New South Wales (NSW) Opposition Leader Chris Minns has expressed regret over a trip to China in 2015 that was bankrolled by an organisation linked to controversial political donor Huang Xiangmo whose close ties to the Chinese Communist Party (CCP) led Australia’s spy agency to cancel his visa and declare him unfit to hold an Australian passport.
Minns travelled to China in 2015 for five days with a delegation of fellow state and federal Labor MPs for what he said was an invitation from the Chinese regime to “hear directly from China” about the state of the bilateral relationship about “how Australia could prosper off the back of the relationship.”
“Obviously, things have changed dramatically since 2015. The relationship has changed. It was only one year after Xi Jinping had been elected President of China, but I wanted to hear and see firsthand what the relationship was, how Australia could benefit, and what the risks were,” Minns said.
The milestone of Xi Jinping becoming leader of the Chinese regime in 2013 is often cited as a turning point in relations with Beijing, after which the CCP became more openly belligerent as it pursued Xi’s stated ambitions to dominate the world in military, economic, diplomatic, and political power.
Meanwhile, controversy has erupted after The Daily Telegraph revealed Minns did not officially declare that the trip was paid for by the Chinese regime and the Guangdong Chamber of Commerce, which was headed by Huang.

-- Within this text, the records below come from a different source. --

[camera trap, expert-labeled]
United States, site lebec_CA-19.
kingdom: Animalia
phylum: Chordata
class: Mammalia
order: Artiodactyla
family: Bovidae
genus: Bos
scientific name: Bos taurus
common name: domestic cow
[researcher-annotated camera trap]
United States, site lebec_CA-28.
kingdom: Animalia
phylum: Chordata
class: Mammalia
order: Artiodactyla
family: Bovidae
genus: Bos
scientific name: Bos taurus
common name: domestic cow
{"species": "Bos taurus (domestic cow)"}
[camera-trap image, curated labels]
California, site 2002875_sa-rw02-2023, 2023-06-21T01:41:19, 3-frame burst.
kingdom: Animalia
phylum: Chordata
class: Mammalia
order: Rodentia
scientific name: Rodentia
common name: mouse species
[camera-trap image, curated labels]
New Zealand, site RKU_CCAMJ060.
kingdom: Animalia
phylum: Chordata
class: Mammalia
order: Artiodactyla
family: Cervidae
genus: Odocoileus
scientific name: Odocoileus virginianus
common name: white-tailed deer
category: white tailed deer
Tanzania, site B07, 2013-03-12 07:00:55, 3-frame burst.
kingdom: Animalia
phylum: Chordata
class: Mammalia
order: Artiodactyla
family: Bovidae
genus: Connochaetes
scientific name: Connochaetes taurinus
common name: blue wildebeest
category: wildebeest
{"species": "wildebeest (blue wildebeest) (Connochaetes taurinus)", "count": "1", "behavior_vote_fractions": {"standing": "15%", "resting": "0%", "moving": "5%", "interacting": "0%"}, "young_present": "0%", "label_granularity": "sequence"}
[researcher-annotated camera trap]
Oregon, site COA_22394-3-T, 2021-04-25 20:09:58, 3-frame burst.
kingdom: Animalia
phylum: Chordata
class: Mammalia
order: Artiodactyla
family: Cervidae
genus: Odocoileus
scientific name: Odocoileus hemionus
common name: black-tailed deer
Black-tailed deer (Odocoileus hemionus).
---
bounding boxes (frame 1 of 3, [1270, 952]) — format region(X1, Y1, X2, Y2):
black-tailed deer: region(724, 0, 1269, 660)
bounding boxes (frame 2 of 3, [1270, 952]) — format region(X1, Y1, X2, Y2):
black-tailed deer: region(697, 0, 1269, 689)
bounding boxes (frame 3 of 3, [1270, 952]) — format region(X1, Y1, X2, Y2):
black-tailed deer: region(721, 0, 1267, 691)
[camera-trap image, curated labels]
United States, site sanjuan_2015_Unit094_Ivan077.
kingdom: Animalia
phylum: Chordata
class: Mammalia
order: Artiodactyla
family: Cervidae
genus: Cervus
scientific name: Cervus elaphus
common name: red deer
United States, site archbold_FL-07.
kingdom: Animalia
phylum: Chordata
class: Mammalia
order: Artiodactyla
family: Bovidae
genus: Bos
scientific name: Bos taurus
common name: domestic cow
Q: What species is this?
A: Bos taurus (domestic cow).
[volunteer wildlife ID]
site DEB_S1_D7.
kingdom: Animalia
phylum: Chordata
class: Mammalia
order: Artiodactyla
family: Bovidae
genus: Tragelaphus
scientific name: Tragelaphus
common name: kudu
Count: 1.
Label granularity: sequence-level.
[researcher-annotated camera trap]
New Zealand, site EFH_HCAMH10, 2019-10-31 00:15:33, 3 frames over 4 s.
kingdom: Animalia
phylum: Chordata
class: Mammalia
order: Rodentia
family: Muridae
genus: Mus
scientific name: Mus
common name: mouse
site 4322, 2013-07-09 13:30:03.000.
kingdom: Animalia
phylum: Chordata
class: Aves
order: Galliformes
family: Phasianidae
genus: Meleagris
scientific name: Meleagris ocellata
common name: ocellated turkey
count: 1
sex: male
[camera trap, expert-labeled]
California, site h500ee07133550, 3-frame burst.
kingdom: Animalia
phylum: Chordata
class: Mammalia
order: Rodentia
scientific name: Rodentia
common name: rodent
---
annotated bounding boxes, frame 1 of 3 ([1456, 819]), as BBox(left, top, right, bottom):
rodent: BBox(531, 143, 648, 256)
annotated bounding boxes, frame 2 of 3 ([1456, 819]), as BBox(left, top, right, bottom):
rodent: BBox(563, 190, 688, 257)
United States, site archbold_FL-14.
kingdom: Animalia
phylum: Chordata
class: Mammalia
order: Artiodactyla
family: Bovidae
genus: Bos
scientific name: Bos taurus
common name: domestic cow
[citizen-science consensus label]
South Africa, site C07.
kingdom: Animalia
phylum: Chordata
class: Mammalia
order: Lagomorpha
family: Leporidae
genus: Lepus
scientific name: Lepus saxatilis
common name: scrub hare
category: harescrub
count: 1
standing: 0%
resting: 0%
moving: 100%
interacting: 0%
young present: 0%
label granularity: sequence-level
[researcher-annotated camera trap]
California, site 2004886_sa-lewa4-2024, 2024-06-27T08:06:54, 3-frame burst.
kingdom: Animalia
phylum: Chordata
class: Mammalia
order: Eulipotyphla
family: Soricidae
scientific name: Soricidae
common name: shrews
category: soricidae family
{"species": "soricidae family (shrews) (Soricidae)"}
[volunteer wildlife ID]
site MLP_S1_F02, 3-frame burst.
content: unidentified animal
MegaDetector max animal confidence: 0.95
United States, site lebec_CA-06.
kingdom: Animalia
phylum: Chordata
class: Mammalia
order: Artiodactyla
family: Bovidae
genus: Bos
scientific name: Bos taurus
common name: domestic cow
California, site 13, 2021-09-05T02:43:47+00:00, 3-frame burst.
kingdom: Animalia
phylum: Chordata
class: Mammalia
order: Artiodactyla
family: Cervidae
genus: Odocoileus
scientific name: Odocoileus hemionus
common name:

While he now admits the trip might have been paid for by Huang, he said it was not his belief at the time.
Minns also said his not disclosing who paid for the trip was a technical matter, given it occurred immediately prior to his being sworn in to the NSW Parliament.
The 2015 China excursion took place not long after Huang personally delivered $100,000 cash in an Aldi supermarket bag to Labor headquarters in Sydney. In 2019, the suspicious donation become the focus of an official state Independent Commission Against Corruption (ICAC) inquiry.
Minns insisted that he had no knowledge of the donation until it became public knowledge through the ICAC inquiry four years later, despite it being received by his friend, Jamie Clements, who was then secretary general of NSW Labor. Minns also denied that Clements might have privately warned him before he got on the plane.
“Absolutely not. Under no circumstances did that happen,” Minns said. “I completely reject that as an accusation.”
He added: “Certainly, the extensive ICAC inquiry, which lasted seven or eight weeks, didn’t disclose that as a fact. Didn’t allude to it. Didn’t ask me to give evidence. No one has suggested that. No one. Not in official testimony. Not in inquiries.”
Meanwhile, Huang, the Chinese billionaire who ASIO deemed an agent of CCP influence, has donated to both sides of politics. However, he has also paid the legal bills of two Labor members.
The first was Sam Dastyari, a former Labor senator who resigned after it was revealed Huang paid his more-than $40,000 legal bills. Dastyari also warned Huang that intelligence agencies, including in the United States, might be tapping his phone.
The second was Clements, who told an ICAC inquiry that Huang invited him to his Sydney home and gave him $35,000 in a wine box to pay for his own legal bills.
Minns Defends Personal Record on CCP
Minns admitted it was a mistake to accept the free trip to China but defended his record in speaking out against the CCP’s treatment of Uyghurs and Hong Kongers, and said he “absolutely” supports an independent Taiwan.“I’ve never pulled my punches in relation to China. I’ve always been honest and independent in relation to it,” he said, adding: “I'd encourage people to look at my record in relation to what I’ve said about China.”
Upon return from China, Minns was sworn into NSW Parliament and in his maiden speech said it would be a “big and bold” move by the state to mandate the teaching of Mandarin in schools in a bid aid firms to “take advantage of the Asian century.”
Amid concerns of CCP influence in the Australian body politic, he now regrets saying that.
“I was wrong,” he said, adding: “It was before the clamping down on democracy protests in Hong Kong, before the coerced labour of Uyghurs in the north of China. It was a mistake on my part—one I regret.”